▶ [Task to carry out]: The listing should be returned in its entirety, exactly as given.

□ □ □ □

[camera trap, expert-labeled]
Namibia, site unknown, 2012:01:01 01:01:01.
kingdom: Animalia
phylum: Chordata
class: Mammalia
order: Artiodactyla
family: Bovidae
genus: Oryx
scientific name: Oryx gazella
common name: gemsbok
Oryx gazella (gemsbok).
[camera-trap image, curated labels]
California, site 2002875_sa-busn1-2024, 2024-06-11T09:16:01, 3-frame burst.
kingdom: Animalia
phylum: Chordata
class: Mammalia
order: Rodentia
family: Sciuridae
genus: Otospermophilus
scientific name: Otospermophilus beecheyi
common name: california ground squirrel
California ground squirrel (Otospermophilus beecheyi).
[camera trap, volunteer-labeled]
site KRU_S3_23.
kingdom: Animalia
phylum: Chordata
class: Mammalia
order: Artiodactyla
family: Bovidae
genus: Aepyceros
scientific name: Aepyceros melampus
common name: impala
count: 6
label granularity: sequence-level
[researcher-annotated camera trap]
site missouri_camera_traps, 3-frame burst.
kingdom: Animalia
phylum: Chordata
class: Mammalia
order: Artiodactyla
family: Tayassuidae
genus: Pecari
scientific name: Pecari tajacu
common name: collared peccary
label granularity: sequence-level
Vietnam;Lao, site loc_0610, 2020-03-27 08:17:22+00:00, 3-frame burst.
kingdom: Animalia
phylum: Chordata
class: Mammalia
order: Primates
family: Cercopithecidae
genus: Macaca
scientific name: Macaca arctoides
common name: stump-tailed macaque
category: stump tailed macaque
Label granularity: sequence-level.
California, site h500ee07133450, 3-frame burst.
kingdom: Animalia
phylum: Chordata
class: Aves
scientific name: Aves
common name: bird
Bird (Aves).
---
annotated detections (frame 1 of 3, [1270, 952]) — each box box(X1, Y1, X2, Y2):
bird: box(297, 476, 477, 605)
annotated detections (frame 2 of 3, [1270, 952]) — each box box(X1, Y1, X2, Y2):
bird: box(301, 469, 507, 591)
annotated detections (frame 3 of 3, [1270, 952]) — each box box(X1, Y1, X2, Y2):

□ □ □ □

▶ [Output of the exercise]:
[camera trap, expert-labeled]
Namibia, site unknown, 2012:01:01 01:01:01.
kingdom: Animalia
phylum: Chordata
class: Mammalia
order: Artiodactyla
family: Bovidae
genus: Oryx
scientific name: Oryx gazella
common name: gemsbok
Oryx gazella (gemsbok).
[camera-trap image, curated labels]
California, site 2002875_sa-busn1-2024, 2024-06-11T09:16:01, 3-frame burst.
kingdom: Animalia
phylum: Chordata
class: Mammalia
order: Rodentia
family: Sciuridae
genus: Otospermophilus
scientific name: Otospermophilus beecheyi
common name: california ground squirrel
California ground squirrel (Otospermophilus beecheyi).
[camera trap, volunteer-labeled]
site KRU_S3_23.
kingdom: Animalia
phylum: Chordata
class: Mammalia
order: Artiodactyla
family: Bovidae
genus: Aepyceros
scientific name: Aepyceros melampus
common name: impala
count: 6
label granularity: sequence-level
[researcher-annotated camera trap]
site missouri_camera_traps, 3-frame burst.
kingdom: Animalia
phylum: Chordata
class: Mammalia
order: Artiodactyla
family: Tayassuidae
genus: Pecari
scientific name: Pecari tajacu
common name: collared peccary
label granularity: sequence-level
Vietnam;Lao, site loc_0610, 2020-03-27 08:17:22+00:00, 3-frame burst.
kingdom: Animalia
phylum: Chordata
class: Mammalia
order: Primates
family: Cercopithecidae
genus: Macaca
scientific name: Macaca arctoides
common name: stump-tailed macaque
category: stump tailed macaque
Label granularity: sequence-level.
California, site h500ee07133450, 3-frame burst.
kingdom: Animalia
phylum: Chordata
class: Aves
scientific name: Aves
common name: bird
Bird (Aves).
---
annotated detections (frame 1 of 3, [1270, 952]) — each box box(X1, Y1, X2, Y2):
bird: box(297, 476, 477, 605)
annotated detections (frame 2 of 3, [1270, 952]) — each box box(X1, Y1, X2, Y2):
bird: box(301, 469, 507, 591)
annotated detections (frame 3 of 3, [1270, 952]) — each box box(X1, Y1, X2, Y2):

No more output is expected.